:: Source text ::
Product Hunt's Anti-Bot Measures

API rate limits — The official GraphQL API v2 caps authenticated requests at 900 per day per token. Unauthenticated requests get far fewer (~200 per day).
Browser fingerprinting — The web interface runs fingerprint checks via JavaScript that flag headless browsers, unusual screen dimensions, and missing plugins.
Aggressive throttling on unauthenticated requests — Hit the API without a token a few times and you get soft-blocked. Keep going and it's a hard block on the IP.
Dynamic JavaScript rendering — Product cards are injected by React after page load. Raw HTML fetches return a shell. You need a real browser or the API.
Bot detection patterns — Consistent timing between requests, missing referer headers, and unusual user agents all trigger flags.

Dependencies and Setup

pip install httpx playwright
playwright install chromium

Method 1: The Official GraphQL API (v2)

Get an API token from Product Hunt developer settings. Create an application, grab the API key (not OAuth — the direct developer token).

import httpx
import time
import random
import json
from typing import Optional

API_URL = "https://api.producthunt.com/v2/api/graphql"
TOKEN = "your_api_token_here"

PRODUCTS_QUERY = """

:: Written tasks ::
[1] In the Product Hunt text, how many authenticated requests per day does the official GraphQL API v2 allow for each token?
[2] Print the part of the Product Hunt text from "Browser fingerprinting —" up to and including "all trigger flags.".
The material after this text comes from a different source.

:: Given data ::
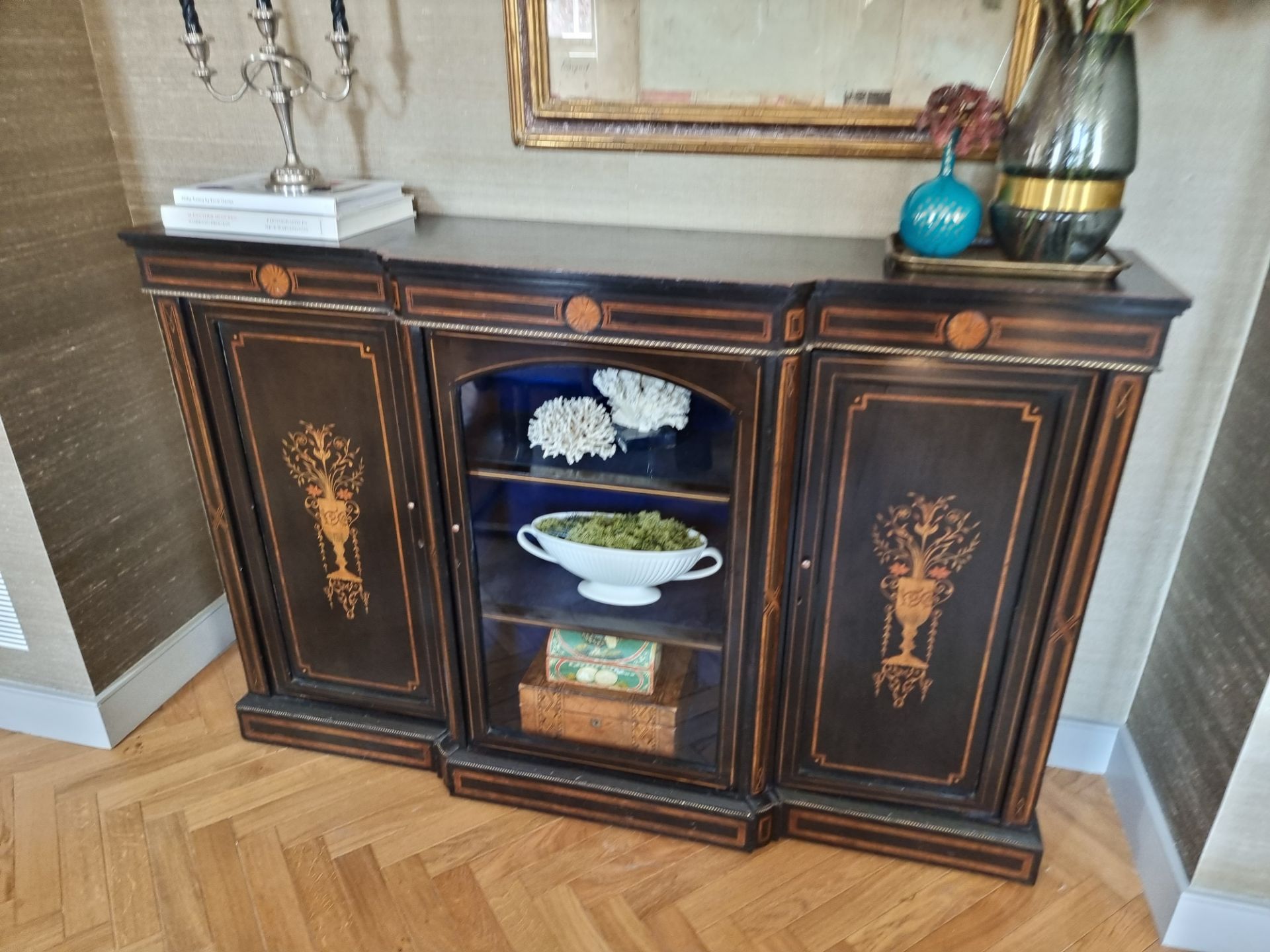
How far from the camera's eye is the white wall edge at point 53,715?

:: Task answers ::
[1] 900 per day per token.

[2]
Browser fingerprinting — The web interface runs fingerprint checks via JavaScript that flag headless browsers, unusual screen dimensions, and missing plugins.
Aggressive throttling on unauthenticated requests — Hit the API without a token a few times and you get soft-blocked. Keep going and it's a hard block on the IP.
Dynamic JavaScript rendering — Product cards are injected by React after page load. Raw HTML fetches return a shell. You need a real browser or the API.
Bot detection patterns — Consistent timing between requests, missing referer headers, and unusual user agents all trigger flags.